Pressure from in-house lawyers has encouraged some law firms to come out of denial and realise that they need to find new ways to handle and price work, legal IT guru Professor Richard Susskind has claimed.

However, the author of The End of Lawyers? said there was still considerable resistance among lawyers to alternative fee arrangements (AFAs), which generally end up being a variation of the hourly billing model.

In an exclusive interview with Legal Futures, Professor Susskind said recent invitations to tender coming out of major legal departments are expressly asking firms how they are going to source the work, leading law firms to ask how they go about changing the way they operate.

General counsel have been asking him to advise on such tenders, and are now far less interested in the traditional response of “capabilities and credentials”; instead they are focused on “outcomes and processes”. He explained: “The clients are now interested not just in how you work today but where you think you’ll be as a law firm in three years’ time. How will you be working differently and will you be the kind of firm they’ll want to work with in x years’ time?”

As a result, “law firms have got to the end of the denial period”, with his consulting work shifting from advising managing partners on helping their firms to understand the need to change to dealing with practice heads on devising an actual strategy to achieve it: “The question now is ‘How do we go about rethinking the way we deliver our services? How do we go about analysing what we do, how do we go about managing it a different way, how do we decide whether or not we should be doing this routine work internally or externally?’”

The academic has previously spoken of new roles developing, such as legal process analyst, legal project manager and legal knowledge engineer, and he said that while that’s not the language law firms use, these are the people they are actually seeking.

He explained: “Regularly major firms are saying to me, ‘Do you know anyone who can come in and have a look at our corporate practice or our litigation practice and do some analysis of it? Maybe some flow charts and think through some ways of achieving efficiencies and identify where we might be able to do that work differently but doing it in a more structured systematic way because we don’t have the internal experience?

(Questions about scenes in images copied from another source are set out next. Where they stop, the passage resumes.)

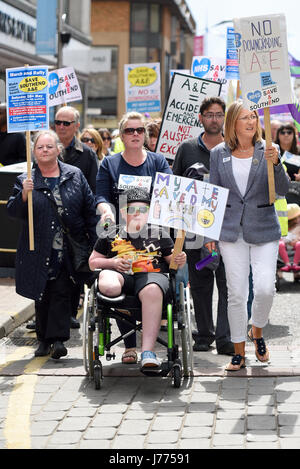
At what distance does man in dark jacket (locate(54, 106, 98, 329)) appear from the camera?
9195 millimetres

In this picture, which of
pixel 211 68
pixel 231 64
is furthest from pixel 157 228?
pixel 211 68

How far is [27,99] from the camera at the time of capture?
7797 mm

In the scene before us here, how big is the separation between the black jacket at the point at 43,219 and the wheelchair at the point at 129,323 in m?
0.90

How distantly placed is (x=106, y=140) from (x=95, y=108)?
3335cm

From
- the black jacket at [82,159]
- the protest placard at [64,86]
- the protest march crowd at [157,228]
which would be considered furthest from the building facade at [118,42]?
the protest march crowd at [157,228]

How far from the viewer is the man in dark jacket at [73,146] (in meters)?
9.20

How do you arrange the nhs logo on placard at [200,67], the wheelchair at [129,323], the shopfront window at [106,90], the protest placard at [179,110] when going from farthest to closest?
the shopfront window at [106,90], the nhs logo on placard at [200,67], the protest placard at [179,110], the wheelchair at [129,323]

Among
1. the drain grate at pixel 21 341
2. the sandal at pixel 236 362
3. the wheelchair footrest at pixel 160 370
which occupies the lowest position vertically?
the drain grate at pixel 21 341

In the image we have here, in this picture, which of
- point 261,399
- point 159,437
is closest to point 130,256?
point 261,399

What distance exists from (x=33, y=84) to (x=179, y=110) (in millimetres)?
2427

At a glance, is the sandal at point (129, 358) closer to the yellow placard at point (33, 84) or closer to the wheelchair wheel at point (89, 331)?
the wheelchair wheel at point (89, 331)

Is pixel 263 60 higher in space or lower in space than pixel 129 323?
higher

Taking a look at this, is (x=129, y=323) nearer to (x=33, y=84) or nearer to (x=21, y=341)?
(x=21, y=341)

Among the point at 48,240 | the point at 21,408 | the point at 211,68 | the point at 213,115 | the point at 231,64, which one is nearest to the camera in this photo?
the point at 21,408
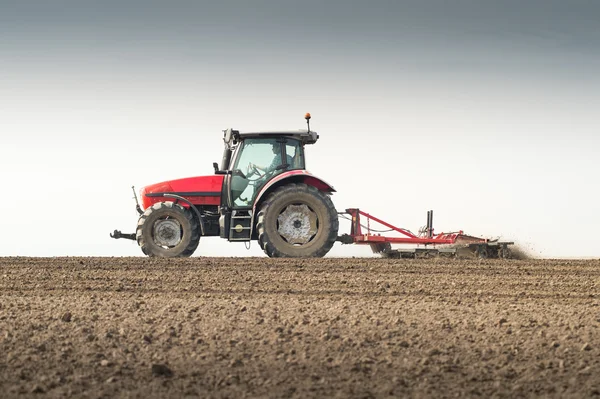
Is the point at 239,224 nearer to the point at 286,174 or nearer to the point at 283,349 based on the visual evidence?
the point at 286,174

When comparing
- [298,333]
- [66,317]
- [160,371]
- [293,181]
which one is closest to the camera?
[160,371]

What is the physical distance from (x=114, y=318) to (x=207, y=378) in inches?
98.0

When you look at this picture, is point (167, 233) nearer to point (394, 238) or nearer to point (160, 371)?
point (394, 238)

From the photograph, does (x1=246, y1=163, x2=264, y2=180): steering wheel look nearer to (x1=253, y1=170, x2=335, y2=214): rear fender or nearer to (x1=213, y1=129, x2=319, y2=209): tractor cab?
(x1=213, y1=129, x2=319, y2=209): tractor cab

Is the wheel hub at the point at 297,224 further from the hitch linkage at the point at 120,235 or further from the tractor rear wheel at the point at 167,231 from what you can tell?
the hitch linkage at the point at 120,235

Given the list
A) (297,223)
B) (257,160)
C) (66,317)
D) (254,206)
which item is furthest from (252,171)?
(66,317)

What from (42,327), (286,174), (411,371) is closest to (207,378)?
(411,371)

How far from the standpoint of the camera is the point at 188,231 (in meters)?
13.6

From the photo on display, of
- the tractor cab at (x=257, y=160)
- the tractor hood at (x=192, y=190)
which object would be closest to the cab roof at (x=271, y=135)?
the tractor cab at (x=257, y=160)

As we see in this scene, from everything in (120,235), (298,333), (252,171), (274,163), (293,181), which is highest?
(274,163)

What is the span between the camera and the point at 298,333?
22.9ft

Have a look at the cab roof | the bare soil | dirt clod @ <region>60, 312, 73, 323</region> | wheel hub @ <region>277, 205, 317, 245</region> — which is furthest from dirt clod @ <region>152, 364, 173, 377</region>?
the cab roof

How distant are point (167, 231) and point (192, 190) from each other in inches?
33.8

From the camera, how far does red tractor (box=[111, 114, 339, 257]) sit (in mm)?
13102
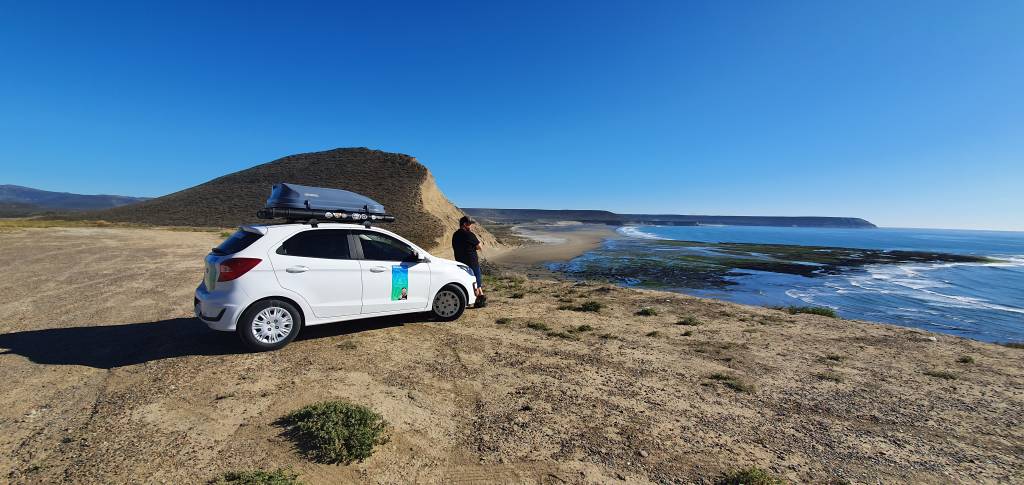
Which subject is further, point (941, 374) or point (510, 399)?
point (941, 374)

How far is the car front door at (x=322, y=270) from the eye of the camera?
5961 mm

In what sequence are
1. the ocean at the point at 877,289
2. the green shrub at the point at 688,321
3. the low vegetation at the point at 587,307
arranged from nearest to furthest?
1. the green shrub at the point at 688,321
2. the low vegetation at the point at 587,307
3. the ocean at the point at 877,289

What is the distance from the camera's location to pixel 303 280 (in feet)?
19.9

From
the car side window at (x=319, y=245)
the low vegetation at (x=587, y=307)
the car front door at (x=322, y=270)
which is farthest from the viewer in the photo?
the low vegetation at (x=587, y=307)

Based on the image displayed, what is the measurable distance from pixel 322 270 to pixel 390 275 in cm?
109

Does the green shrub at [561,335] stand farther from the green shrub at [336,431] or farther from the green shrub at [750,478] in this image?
the green shrub at [750,478]

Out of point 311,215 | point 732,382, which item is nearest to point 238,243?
point 311,215

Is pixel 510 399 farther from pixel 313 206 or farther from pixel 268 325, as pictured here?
pixel 313 206

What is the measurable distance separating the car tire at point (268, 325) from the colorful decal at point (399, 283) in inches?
→ 58.3

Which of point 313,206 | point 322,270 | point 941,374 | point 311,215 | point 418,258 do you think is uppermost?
point 313,206

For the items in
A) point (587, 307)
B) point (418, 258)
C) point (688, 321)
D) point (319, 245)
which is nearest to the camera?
point (319, 245)

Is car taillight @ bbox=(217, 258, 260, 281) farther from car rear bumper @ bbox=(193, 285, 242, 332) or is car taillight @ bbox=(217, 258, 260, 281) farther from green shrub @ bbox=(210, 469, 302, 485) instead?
green shrub @ bbox=(210, 469, 302, 485)

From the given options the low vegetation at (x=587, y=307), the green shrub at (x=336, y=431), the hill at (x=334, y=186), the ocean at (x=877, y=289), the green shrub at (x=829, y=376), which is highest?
the hill at (x=334, y=186)

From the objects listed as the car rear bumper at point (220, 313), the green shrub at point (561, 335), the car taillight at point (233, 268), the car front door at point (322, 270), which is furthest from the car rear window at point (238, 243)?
the green shrub at point (561, 335)
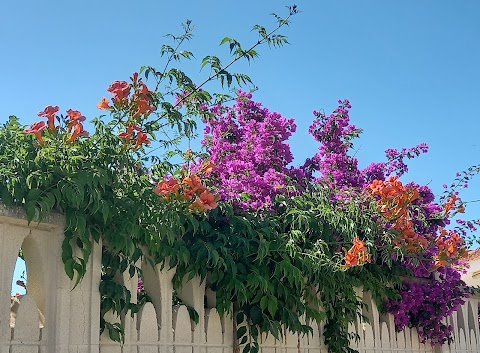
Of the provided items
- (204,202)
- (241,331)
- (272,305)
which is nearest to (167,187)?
(204,202)

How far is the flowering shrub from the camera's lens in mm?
4199

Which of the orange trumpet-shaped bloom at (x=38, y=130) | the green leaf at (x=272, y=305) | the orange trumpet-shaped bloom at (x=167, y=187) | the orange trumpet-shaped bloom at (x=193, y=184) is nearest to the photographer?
the orange trumpet-shaped bloom at (x=38, y=130)

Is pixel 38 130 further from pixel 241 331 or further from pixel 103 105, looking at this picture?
pixel 241 331

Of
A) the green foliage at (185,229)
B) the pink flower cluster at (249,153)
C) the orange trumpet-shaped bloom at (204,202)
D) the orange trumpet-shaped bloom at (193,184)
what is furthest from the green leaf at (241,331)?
the orange trumpet-shaped bloom at (193,184)

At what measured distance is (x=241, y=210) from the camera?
5.68 m

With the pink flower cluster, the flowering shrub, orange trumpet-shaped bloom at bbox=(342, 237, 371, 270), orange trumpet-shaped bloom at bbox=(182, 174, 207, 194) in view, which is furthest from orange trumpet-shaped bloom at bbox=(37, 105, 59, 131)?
orange trumpet-shaped bloom at bbox=(342, 237, 371, 270)

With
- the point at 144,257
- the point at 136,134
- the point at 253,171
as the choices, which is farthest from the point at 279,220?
the point at 136,134

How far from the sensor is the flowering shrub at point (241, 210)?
4.20m

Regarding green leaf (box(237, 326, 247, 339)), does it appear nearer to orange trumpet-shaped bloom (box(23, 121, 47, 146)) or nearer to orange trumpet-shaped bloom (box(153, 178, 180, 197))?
orange trumpet-shaped bloom (box(153, 178, 180, 197))

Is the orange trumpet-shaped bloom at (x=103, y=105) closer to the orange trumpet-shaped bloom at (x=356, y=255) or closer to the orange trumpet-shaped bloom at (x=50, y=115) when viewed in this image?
the orange trumpet-shaped bloom at (x=50, y=115)

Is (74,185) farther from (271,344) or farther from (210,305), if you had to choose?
(271,344)

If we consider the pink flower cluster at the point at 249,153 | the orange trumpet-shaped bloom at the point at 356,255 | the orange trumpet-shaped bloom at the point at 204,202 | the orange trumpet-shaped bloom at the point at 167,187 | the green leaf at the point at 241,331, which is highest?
the pink flower cluster at the point at 249,153

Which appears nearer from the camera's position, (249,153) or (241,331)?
(241,331)

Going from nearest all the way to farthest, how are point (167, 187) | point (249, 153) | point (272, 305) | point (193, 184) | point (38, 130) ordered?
1. point (38, 130)
2. point (167, 187)
3. point (193, 184)
4. point (272, 305)
5. point (249, 153)
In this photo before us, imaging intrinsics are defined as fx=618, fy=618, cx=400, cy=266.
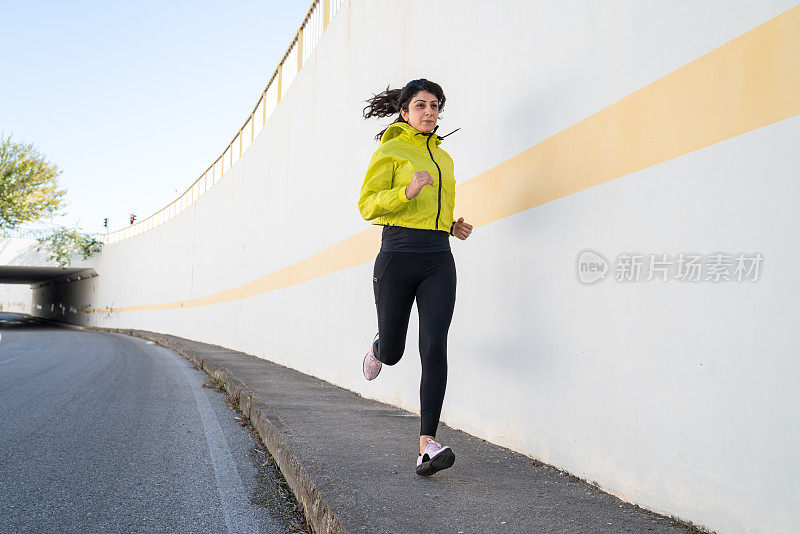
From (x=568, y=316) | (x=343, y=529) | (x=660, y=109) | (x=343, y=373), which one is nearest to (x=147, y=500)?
(x=343, y=529)

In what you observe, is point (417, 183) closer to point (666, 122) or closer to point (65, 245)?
point (666, 122)

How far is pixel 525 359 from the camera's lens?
11.0 ft

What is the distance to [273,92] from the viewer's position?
12859mm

“It’s a really common question. And that’s when I say, ‘Well, actually, I call that person a legal process analyst. The bad news is that there aren’t that many of them around'.”

He insisted that such people are a species of lawyer because while they need non-legal skills, they also require “quite a lot of legal insight to know what the nature of the problem is, how best to break it down, how best to resource it and so forth”.

It means the traditional law firm pyramid “has got to break up”; law firms essentially have two branches, Professor Susskind said: the specialist division and the process division. “I believe we will have legal factories, legal production centres where the routine work is done in different places.” These might be inshored or offshored, and may be shared with other law firms or clients. Even though the high-end work may stay in their current locations, firms will have to justify the cost of doing so, he added.

When it comes to AFAs, he said clients should ask law firms two questions: Will this make you less profitable? Are you going to be working differently to deliver this? “If the answer to both of these questions is no, and it usually is, then you see that it is just the old model.” Many lawyers “genuinely believe” that what they do is unique and that hourly billing is outdated for all areas of law except their own.

Professor Susskind said that many AFA proposals are actually quite hard to understand and in the end clients just ask for a discount in the hourly rates, leading the lawyers – wrongly – to think they didn’t really want an AFA. This leads to a 10% benefit to the client when actually they need substantially more.

At the same time, he said some firms are “slicing and pricing”, or task-based pricing that identifies the different tasks involved in a job and pricing them in different ways. He added: “I shouldn’t be too cynical with pricing because sometimes the big thing is not the overall cost but the certainty. So fixed costs, even though they would be the same as if on an hourly billing basis, can help, whether for accounting purposes, internal expectation management or for a message to the market purposes.”

Pundits often ask whether Professor Susskind’s predictions have come to pass. On this one, he said it is starting to: “It’s moving from pricing differently to working differently.”